EXCERPTED TEXT:
--- BEGIN ---
# Free Tamper-resistant outlet checker



## kbsparky (Sep 20, 2007)

Leviton is offering a free tamper-resistant outlet tester.

Click here for the form to fill out.


----------



## electricista (Jan 11, 2009)

That is an odd item. I cannot see what they item will do. I can use my drill or any cord and plug item to see if I can plug into it. Maybe it is designed to not go in but it doesn't look that way.:icon_confused:

I ordered one anyway-- they probably just want your email address but I use one I setup for this purpose.

Thanks Sparky we will see what it is soon enough.


----------



## MarkyMark (Jan 31, 2009)

The only use I can see for this is maybe for demonstrating how TR receptacles work to new homeowners.

That being said, I filled out the form for a free one as well :thumbsup:

Thanks for the link.


----------



## randas (Dec 14, 2008)

On the back side it only has one prong. I guess you use that side to verify that it wont open by just pushing in one side.


----------



## Yillis (Apr 21, 2008)

I want one....but I'm in Canada


----------



## Chris Simms (Oct 23, 2007)

randas said:


> On the back side it only has one prong. I guess you use that side to verify that it wont open by just pushing in one side.


That side is so you can drill a hole in it and hang it on your key chain:thumbsup:


----------



## 76nemo (Aug 13, 2008)

Yillis said:


> I want one....but I'm in Canada


PM me with an address if you really want one. I'll see that you get it


----------



## mattsilkwood (Sep 21, 2008)

i dont know what it does but i figured i needed one  after all how often do you get a free tool?


----------



## Kletis (Jan 18, 2008)

I signed up for one too. I will probably never use one...but it is free!!!


----------



## kbsparky (Sep 20, 2007)
--- END ---
JOBS:
1 - From the forum thread, list the usernames of posters who say they ordered, requested, or signed up for the free tester.
2 - From the entries below, give the stretch from the line that contains "How far is pixel" through the line that contains "2670 millimetres" as a JSON list of strings, one string per line, skipping blank lines.

DATA LINES:
--- BEGIN ---
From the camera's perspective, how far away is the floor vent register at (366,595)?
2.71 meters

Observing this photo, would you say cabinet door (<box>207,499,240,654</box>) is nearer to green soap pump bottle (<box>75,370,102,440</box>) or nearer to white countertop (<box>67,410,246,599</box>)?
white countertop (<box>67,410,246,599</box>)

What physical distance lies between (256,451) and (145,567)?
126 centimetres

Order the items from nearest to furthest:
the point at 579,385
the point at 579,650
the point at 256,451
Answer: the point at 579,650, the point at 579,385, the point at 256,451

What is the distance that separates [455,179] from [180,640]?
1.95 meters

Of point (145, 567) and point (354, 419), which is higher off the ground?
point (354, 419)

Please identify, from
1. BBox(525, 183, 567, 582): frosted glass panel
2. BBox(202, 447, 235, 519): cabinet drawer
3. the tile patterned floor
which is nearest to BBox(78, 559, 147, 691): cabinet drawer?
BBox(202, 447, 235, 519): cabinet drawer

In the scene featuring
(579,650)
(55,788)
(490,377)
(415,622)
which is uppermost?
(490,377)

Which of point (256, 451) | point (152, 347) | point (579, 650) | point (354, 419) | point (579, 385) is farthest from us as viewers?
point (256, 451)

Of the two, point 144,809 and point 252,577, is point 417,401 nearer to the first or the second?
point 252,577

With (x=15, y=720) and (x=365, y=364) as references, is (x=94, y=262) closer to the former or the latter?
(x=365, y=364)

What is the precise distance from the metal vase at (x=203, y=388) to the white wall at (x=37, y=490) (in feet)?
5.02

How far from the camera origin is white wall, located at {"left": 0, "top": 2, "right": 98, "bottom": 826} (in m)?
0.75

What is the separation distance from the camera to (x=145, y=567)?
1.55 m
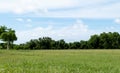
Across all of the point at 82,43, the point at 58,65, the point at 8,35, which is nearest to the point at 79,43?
the point at 82,43

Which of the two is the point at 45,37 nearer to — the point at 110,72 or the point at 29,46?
the point at 29,46

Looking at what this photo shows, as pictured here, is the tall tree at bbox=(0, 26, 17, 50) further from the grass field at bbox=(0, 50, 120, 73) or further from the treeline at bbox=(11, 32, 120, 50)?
the grass field at bbox=(0, 50, 120, 73)

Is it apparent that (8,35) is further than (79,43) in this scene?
No

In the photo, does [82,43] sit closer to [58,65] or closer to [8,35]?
[8,35]

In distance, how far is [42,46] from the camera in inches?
3883

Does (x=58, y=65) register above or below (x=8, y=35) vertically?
below

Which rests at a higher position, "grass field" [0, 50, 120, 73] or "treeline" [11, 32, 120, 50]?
"treeline" [11, 32, 120, 50]

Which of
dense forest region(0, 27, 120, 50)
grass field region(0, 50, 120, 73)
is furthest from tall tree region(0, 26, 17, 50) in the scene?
grass field region(0, 50, 120, 73)

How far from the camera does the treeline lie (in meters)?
97.7

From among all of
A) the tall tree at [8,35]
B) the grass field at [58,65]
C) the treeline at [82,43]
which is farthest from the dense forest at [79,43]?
the grass field at [58,65]

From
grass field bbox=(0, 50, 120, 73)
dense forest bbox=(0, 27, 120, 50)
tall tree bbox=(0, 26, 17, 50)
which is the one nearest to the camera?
grass field bbox=(0, 50, 120, 73)

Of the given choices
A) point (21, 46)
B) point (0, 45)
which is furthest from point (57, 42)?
point (0, 45)

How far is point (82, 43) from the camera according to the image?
10162 cm

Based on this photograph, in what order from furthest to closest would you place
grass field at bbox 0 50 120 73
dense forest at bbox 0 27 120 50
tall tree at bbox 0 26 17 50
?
dense forest at bbox 0 27 120 50
tall tree at bbox 0 26 17 50
grass field at bbox 0 50 120 73
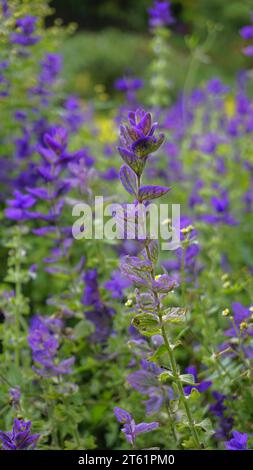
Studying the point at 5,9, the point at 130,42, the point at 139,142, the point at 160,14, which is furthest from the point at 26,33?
the point at 130,42

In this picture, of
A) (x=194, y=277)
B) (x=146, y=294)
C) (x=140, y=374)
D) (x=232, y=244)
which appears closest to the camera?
(x=146, y=294)

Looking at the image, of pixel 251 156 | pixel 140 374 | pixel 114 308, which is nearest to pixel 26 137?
pixel 251 156

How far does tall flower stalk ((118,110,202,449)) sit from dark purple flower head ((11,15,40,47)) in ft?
4.96

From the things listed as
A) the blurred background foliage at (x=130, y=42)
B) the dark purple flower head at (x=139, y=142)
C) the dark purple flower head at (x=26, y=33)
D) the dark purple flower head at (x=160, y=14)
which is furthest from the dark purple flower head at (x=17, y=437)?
the blurred background foliage at (x=130, y=42)

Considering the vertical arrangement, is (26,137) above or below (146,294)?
above

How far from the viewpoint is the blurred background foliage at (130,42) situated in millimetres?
9758

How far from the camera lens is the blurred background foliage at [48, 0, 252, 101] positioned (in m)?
9.76

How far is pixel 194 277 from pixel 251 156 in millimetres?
1146

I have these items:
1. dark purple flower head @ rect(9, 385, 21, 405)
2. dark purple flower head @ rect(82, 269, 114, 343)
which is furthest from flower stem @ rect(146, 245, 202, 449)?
dark purple flower head @ rect(82, 269, 114, 343)

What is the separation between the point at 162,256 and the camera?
2670 millimetres

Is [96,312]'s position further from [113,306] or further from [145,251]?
[145,251]

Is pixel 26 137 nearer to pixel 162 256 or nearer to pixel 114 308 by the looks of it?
pixel 162 256

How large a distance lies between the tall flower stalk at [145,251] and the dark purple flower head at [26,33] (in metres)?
1.51

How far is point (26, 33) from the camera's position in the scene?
2.49 metres
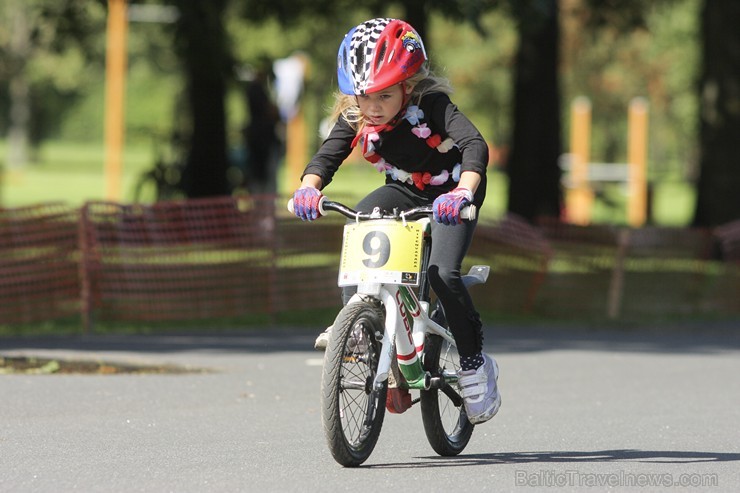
--- END ---
TASK SOLUTIONS:
1 - electricista, MarkyMark, Kletis

2 -
[
  "How far is pixel 194 277 from pixel 251 156 in millimetres?",
  "1146",
  "I have these items:",
  "1. dark purple flower head @ rect(9, 385, 21, 405)",
  "2. dark purple flower head @ rect(82, 269, 114, 343)",
  "which is furthest from flower stem @ rect(146, 245, 202, 449)?",
  "dark purple flower head @ rect(82, 269, 114, 343)",
  "What is the separation between the point at 162,256 and the camera?",
  "2670 millimetres"
]